The founders used an UPREIT structure, starting with 36 properties, including 54 franchisees of 24 automobile brands. The REIT’s setup boasted several attractions for investors:
- It appeared to be a stable cash-flow vehicle with a fairly clear growth strategy.
- The REIT’s consolidation strategy could be perceived as a plus, due to the fragmented nature of the auto dealership business.
- The founders’ connections in the industry likely assure growth opportunities. Similarly, the REIT’s board of directors includes a former General Motors Corp. executive.
The REIT successfully completed its IPO on February 13, 1998, selling 20 million shares at $15 per share, for total equity of $300 million.
Going forward, investors might be concerned about the REIT’s ability to grow internally. Pursuant to the company’s sample lease agreements, lease escalations will be based solely on consumer price index adjustments. Interestingly, there will be no percentage rental payments, as one might expect, so that the REIT could share in the success of the dealers’ operations.
The well-known prison REIT, CCA Prison Trust, was created because Corrections Corp. of America, the largest private operator of correctional facilities in the United States, was growing at a phenomenal rate. The company’s niche is to contract with governmental authorities to privatize the housing of prisoners, saving the local governmental authority significant dollars.
However, in this case, the company was so successful that its financial results arguably began to suffer because of the substantial real estate on its books. The solution? The company spun off all of its real estate, including a pipeline of nine construction projects, into the IPO of a REIT, CCA Prison Trust, that would lease back the facilities to Corrections Corp. The leaseback provides CCA Prison Trust with an 11 percent yield. So far, the REIT has more than $500 million in assets. And, given the shortage of detention space, the REIT believes vacancy will not be an issue.

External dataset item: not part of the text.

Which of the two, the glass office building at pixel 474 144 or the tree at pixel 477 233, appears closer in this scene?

Taking a page from the CCA playbook, AMC Theaters spun off a number of its megaplex theaters to Entertainment Properties Trust in an IPO that raised more than $250 million. However, unlike Corrections Corp., there is the potential for oversupply of megaplex theaters. Industry observers are concerned about reuse possibilities if the theaters fail to perform. Because of this possible surplus and other issues, the REIT’s share price has been erratic, especially compared to its peer group.

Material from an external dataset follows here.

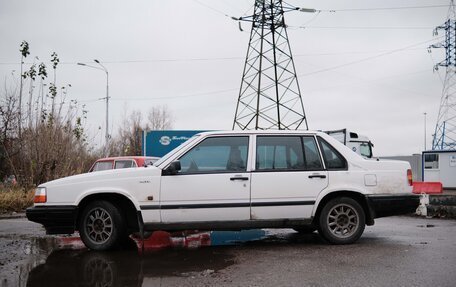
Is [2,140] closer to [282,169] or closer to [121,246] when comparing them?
[121,246]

Corporate Real Estate REIT
TriNet Corporate Realty Trust, Inc., purchases and leases back corporate real estate—more than 100 properties, almost all of which are triple-net leased. TriNet’s niche is meeting the balance sheet and property needs of its corporate customer base. A natural evolution of its business now finds TriNet in the build-to-suit market. TriNet focuses on two areas: high-quality corporate tenants and the key strategic real estate assets of those corporations. From a financial perspective, sale-leasebacks don’t get the real estate off the corporate seller’s books. But areas with increasing suburban space demand and the growing maturity of corporate employment base could provide the beginning of a niche market for companies like TriNet.

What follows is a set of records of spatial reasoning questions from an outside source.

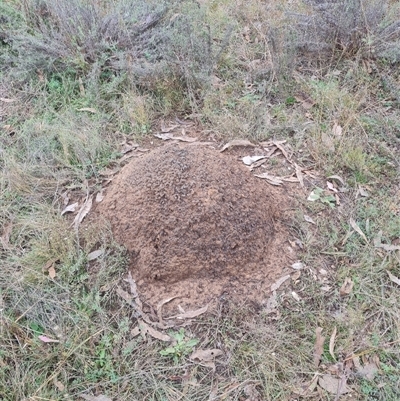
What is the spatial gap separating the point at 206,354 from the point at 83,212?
104cm

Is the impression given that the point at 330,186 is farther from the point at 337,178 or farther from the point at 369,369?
the point at 369,369

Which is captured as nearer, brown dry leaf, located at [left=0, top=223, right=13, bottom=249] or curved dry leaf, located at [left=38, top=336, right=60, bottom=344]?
curved dry leaf, located at [left=38, top=336, right=60, bottom=344]

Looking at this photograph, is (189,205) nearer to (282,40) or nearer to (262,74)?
(262,74)

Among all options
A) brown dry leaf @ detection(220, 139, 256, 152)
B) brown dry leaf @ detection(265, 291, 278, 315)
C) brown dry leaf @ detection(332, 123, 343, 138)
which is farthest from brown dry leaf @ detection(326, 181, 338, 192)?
brown dry leaf @ detection(265, 291, 278, 315)

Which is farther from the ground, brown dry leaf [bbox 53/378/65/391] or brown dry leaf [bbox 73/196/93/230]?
brown dry leaf [bbox 73/196/93/230]

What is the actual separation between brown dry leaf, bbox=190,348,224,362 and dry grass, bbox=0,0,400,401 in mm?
32

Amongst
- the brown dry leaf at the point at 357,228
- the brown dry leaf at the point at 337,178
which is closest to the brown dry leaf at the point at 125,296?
the brown dry leaf at the point at 357,228

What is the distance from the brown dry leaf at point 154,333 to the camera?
193cm

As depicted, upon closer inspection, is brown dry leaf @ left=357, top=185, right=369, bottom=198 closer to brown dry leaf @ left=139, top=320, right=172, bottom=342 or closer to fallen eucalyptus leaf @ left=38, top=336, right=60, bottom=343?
brown dry leaf @ left=139, top=320, right=172, bottom=342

Each of these REIT offerings separates ownership of the real estate from the businesses that use it. At their core, the success of each of these strategies depends on the fundamentals that drive the real estate: financial viability, downside risk management, and potential releasing and/or reuse. And in each case, creative tax planning has helped each REIT and its sponsor achieve these corporate results in a tax-efficient manner.